Thank you for your excellent article on Understanding Depth of Field. This web site is awesome.
I'm a little confused a by the statement that with constant magnification, depth of field is virtually constant regardless of focal length. My confusion stems from the fact that in order to keep the same magnification you have to change your distance from the subject. You are changing two variables simultaneously. It seems you could just as easily argue that with constant magnification, depth of field is virtually constant regardless of distance to subject. (Maybe that's obvious but I've never heard it stated that way before.)
I found another couple of excellent articles (http://toothwalker.org/optics/dof.html and http://www.scottbideauphotography.co...s-compression/) that point out that moving the camera position changes the perspective and so comparing a photo that was taken at a distance of 1 m with a focal length of 20 mm to another photo that was taken at a distance of 5 m with a focal length of 100 mm is really comparing two different photos.
This got me thinking.
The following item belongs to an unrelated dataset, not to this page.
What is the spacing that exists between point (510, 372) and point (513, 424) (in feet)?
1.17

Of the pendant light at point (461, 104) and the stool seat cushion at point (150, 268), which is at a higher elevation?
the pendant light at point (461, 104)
It seems the whole concept of depth of field is based on:
- Limitations in our ability to discern minute differences in focus.
- The size of the out of focus object (circle of confusion.) If the object is larger we can more easily discern its "sharpness" or "bluriness."
If that's the case then the illusion of depth of field is impacted by two or three things: aperture, magnification, and resolving power. Magnification happens in a lot of ways:
- Increasing the focal length
- Moving the camera closer to what is being photographed
- Enlarging an image taken by a cropped sensor to the same size as an image taken by a full frame sensor
- Post-production cropping and enlarging
- Moving your eyes closer to a print
Each of these ways to magnify an object may have a different level of impact, but a generalization might be that any time you enlarge/magnify something you can see more detail. Increasing focal length (magnifying) while simultaneously moving the camera further away (de-magnifying) sort of cancels each other out, doesn't it? And it's no wonder that taking a small portion of the background from one image and enlarging it to compare with another "un-enlarged" background will result in almost identical perceived depth of field. In the end, smaller things always appear sharper.
Further, anything that impacts our ability to resolve minute differences in focus should have an impact. The resolution of the lens, the resolution of the sensor, the resolution of a monitor or printer, the resolution of our eyes -- these all should impact the illusion of depth of field, right?
I'm sure I'm glossing over a ton of detail but I'm trying to understand the basic concepts that I can leverage to impact my photography. Among these should be:
- Only one plane in the photo is truly in focus
- Aperture impacts perceived depth of field
- Magnification or enlargement impacts perceived depth of field.
- Viewing distance impacts perceived depth of field.
- Depth of field is almost never spaced equally in front of and behind the focal plane
Am I understanding this correctly?
Thanks again for your great article and this wonderful web site.